The accuracy of the compositional model is dependent on the accuracy of the compositional data. If good compositional data are available, selection of an appropriate EOS is likely to yield more accurate phase behavior data than the corresponding black-oil model. This is particularly so if the hydrocarbon liquid is a light condensate. In this situation complex phase effects such as retrograde condensation are unlikely to be adequately handled by the black-oil methods. Of prime importance to hydraulic studies is the viscosity of the fluid phases. Both black-oil and compositional techniques can be inaccurate.

Depending on the correlation used, very different calculated pressure losses could result. With the uncertainty associated with viscosity prediction, it is prudent to utilize laboratory-measured values.
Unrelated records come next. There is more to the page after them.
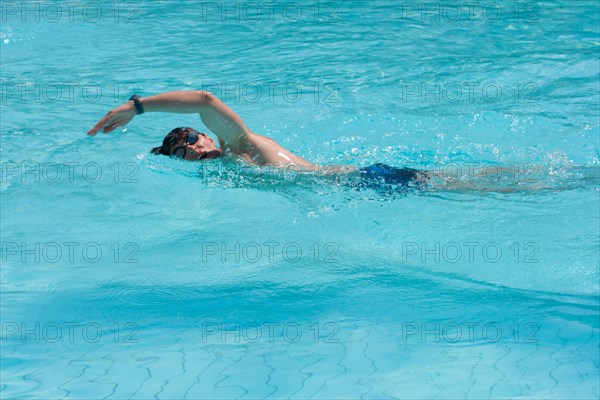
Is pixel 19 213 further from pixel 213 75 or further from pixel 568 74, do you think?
pixel 568 74

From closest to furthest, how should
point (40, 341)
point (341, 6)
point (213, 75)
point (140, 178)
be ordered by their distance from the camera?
point (40, 341), point (140, 178), point (213, 75), point (341, 6)

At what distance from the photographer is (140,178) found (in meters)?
5.89

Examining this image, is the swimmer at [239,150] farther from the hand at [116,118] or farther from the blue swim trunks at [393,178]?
the hand at [116,118]

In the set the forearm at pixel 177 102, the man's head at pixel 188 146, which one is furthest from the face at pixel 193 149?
the forearm at pixel 177 102

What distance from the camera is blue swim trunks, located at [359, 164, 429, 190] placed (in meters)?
5.28

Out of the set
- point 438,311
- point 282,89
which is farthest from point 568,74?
point 438,311

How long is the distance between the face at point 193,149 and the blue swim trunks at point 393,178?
1.11 metres

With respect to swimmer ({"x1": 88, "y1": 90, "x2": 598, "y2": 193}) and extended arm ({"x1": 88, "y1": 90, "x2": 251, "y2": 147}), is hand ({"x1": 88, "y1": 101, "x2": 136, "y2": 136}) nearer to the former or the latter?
extended arm ({"x1": 88, "y1": 90, "x2": 251, "y2": 147})

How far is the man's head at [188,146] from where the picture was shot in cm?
520

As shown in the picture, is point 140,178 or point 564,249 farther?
point 140,178

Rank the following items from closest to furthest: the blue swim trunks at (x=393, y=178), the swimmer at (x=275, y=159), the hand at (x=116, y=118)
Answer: the hand at (x=116, y=118) < the swimmer at (x=275, y=159) < the blue swim trunks at (x=393, y=178)

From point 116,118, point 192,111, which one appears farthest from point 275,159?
point 116,118

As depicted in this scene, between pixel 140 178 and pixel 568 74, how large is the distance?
460cm

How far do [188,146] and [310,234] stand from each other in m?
1.05
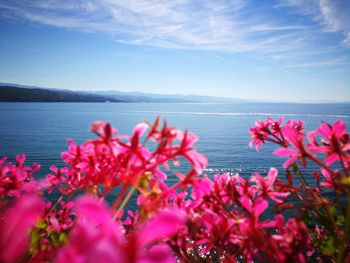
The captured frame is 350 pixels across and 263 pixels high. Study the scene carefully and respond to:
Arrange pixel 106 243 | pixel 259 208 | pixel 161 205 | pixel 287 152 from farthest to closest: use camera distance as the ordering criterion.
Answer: pixel 287 152 → pixel 161 205 → pixel 259 208 → pixel 106 243

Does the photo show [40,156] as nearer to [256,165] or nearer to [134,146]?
[256,165]

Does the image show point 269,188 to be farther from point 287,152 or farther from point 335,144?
point 335,144

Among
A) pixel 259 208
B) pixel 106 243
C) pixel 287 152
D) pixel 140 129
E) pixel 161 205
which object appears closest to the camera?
pixel 106 243

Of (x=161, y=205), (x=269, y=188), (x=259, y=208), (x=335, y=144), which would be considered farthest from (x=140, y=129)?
(x=335, y=144)

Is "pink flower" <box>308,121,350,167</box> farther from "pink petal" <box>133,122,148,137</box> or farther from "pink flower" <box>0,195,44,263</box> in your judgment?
"pink flower" <box>0,195,44,263</box>

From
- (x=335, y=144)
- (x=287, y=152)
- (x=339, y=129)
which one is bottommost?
(x=287, y=152)

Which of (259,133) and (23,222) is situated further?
(259,133)

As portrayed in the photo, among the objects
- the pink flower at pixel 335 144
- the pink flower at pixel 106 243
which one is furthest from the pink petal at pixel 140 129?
the pink flower at pixel 335 144

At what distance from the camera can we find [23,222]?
0.84m

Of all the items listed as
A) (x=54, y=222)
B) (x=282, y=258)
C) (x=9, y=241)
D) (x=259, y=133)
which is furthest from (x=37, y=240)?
(x=259, y=133)

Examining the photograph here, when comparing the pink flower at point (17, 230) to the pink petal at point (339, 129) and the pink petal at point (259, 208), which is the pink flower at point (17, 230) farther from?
the pink petal at point (339, 129)

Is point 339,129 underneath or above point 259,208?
above

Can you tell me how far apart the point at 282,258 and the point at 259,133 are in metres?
2.45

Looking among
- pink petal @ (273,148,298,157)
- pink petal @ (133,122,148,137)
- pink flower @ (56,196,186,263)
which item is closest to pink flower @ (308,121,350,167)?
pink petal @ (273,148,298,157)
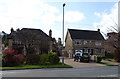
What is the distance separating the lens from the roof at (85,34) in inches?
2197

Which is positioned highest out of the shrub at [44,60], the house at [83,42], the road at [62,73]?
the house at [83,42]

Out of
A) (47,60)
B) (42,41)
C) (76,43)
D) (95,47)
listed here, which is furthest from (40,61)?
(95,47)

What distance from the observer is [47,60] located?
29.5 meters

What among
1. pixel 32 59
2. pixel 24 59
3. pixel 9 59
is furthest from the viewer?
pixel 32 59

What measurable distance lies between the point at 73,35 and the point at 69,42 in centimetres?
302

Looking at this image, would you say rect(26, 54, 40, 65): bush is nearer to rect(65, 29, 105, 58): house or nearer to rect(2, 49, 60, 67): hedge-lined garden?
rect(2, 49, 60, 67): hedge-lined garden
The gas/oil ratio (GOR) can be defined as the ratio of the measured volumetric flow rates of the gas and oil phases at meter conditions (multiphase meter) or the volume ratio of gas and oil at the standard condition (1 atm, 60 F) in units of scf/STB. When water is also present, the water cut is generally defined as the volume ratio of the water and total liquid at standard conditions. If the water contains salts, the salt concentrations may be contained in the water phase at the standard condition.